If the service provider is too transient, and the data holder should not handle these tasks, where should they go?

With the broker.

A broker provides infrastructure that allows parties to decide:

  • which data from data holders is processed (selection),
  • how that data is processed (transformation),
  • how the result is published (distribution), optionally enriched.

A broker provides processing pipelines. All processing must be documented and logged for audits (algorithm X transformed A → B at time Y for party Z), and results must be available in different models.

The data layer disappears from the service platform and finds a home with the broker. The service provider becomes a consumer of these pipelines and builds the user interface on top.

Data holders can also use the broker — for example, for a pipeline that cleans collection data and writes it back into a new import file. This continuously improves data quality without manual steps, unmaintainable scripts, or dependency on system vendors.

Towards European Data Spaces

The National Digital Heritage Strategy 2025–2028 states that the Netherlands intends to build a data space for cultural heritage. Page 10 links this to the European ambition for a common European data space for cultural heritage.

Within that European model, the broker is also essential. Europe calls this role a Data Intermediary or Federated Broker, but the function is the same: someone must process data and determine who may access what, and why. And that cannot be organized project by project.

Brokers check, using the rules set by data holders, which consumers may view which data. Because although cultural heritage data is relatively open, we still face significant constraints.

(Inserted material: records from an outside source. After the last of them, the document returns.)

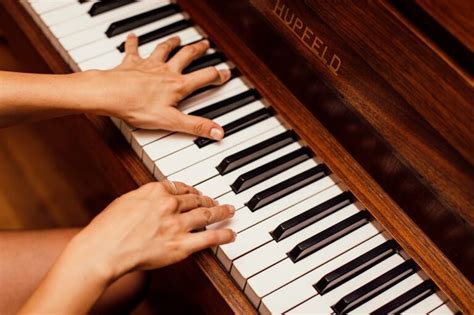 Perché imparare a suonare il pianoforte Harmonies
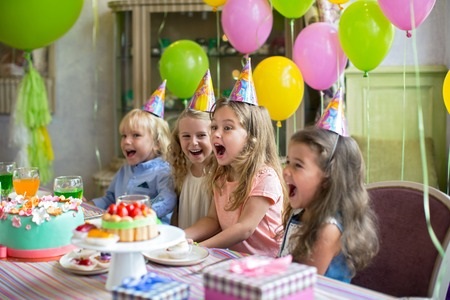 Hosting a Budget Friendly Birthday Party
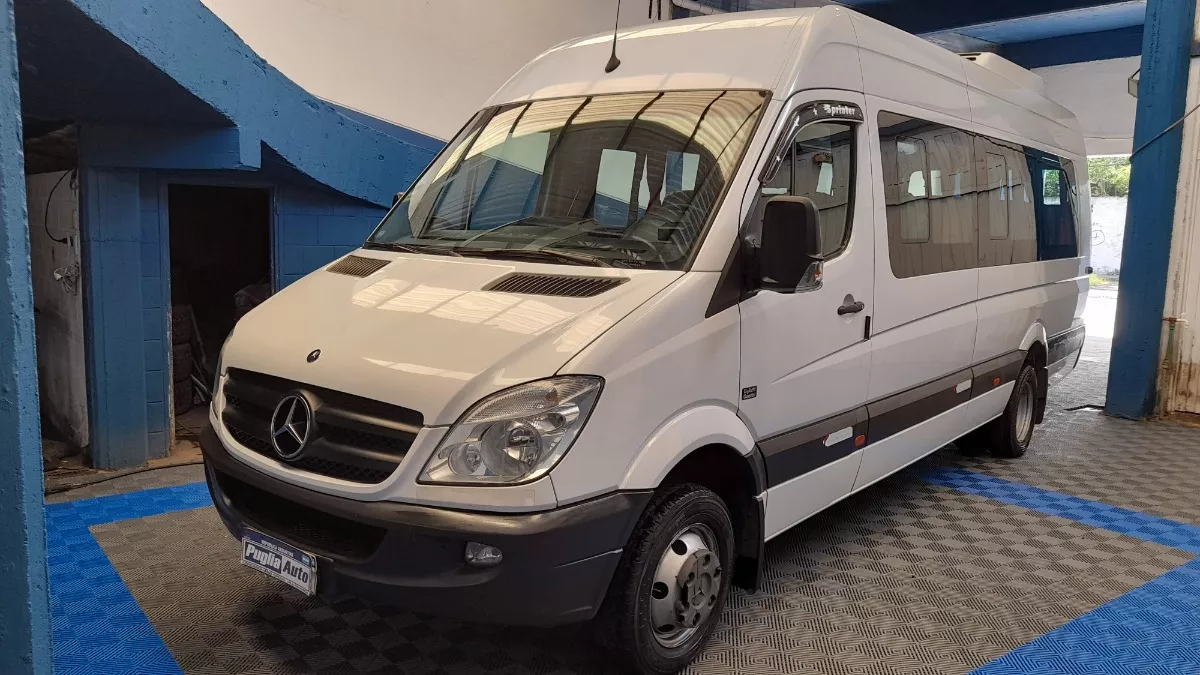 Mercedes-Benz Sprinter 2.1 515 Combi 4325 150cv 19+1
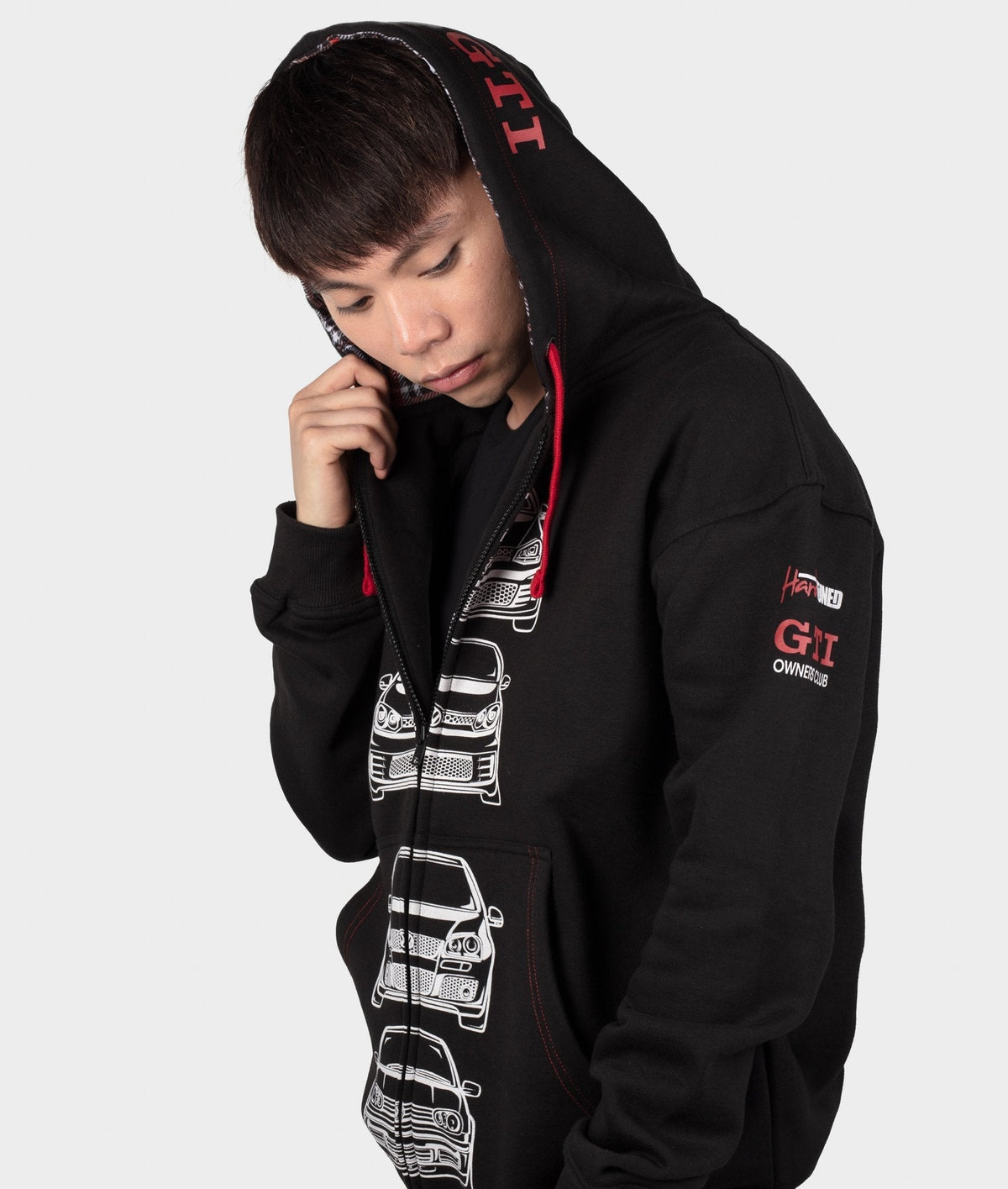 Golf gti hoodie hotsell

A broker must, for example:

  • guarantee that no GDPR-sensitive data appears in processed datasets (legal constraints),
  • ensure no objects containing human remains appear on the platform (ethical constraints),
  • filter out malicious or manipulative third-party enrichments that could damage international relations (content constraints).

These were all challenges we encountered in the datahub.

Implementing such processes cannot rely on temporary project funding and does not belong with the data holder. It is specialized work — the work of the broker.

The Broker as the Bass That Holds the Jazz Together

The broker is not spectacular. He doesn’t shine. He doesn’t appear on homepages and rarely receives applause. But he protects continuity. He keeps enrichments together. He ensures that data published today remains meaningful tomorrow. He prevents us from having to start over each time, prevents data holders from chasing every trend, and prevents service providers from building their own mini-infrastructures.

But his work is so steady that we collectively forget that the bassist is the one carrying us. In the Van Data naar Dienst report, the broker is not mentioned once. And I experienced the same dynamic in the datahub: I overlooked the role precisely when I needed it most.

I think that is the key insight:

A data space only emerges when the broker receives his proper place. Not hidden within a service platform. Not reinvented with each grant. Not placed on the plate of the data holder. But exactly where he belongs: between the presentation layer and the source data.

It is a structural layer described in the DERA, and one that the National Strategy needs to fulfill European ambitions.

A service provider is transient.

A data holder is durable.

The broker is stable: connecting, stabilizing, anchoring.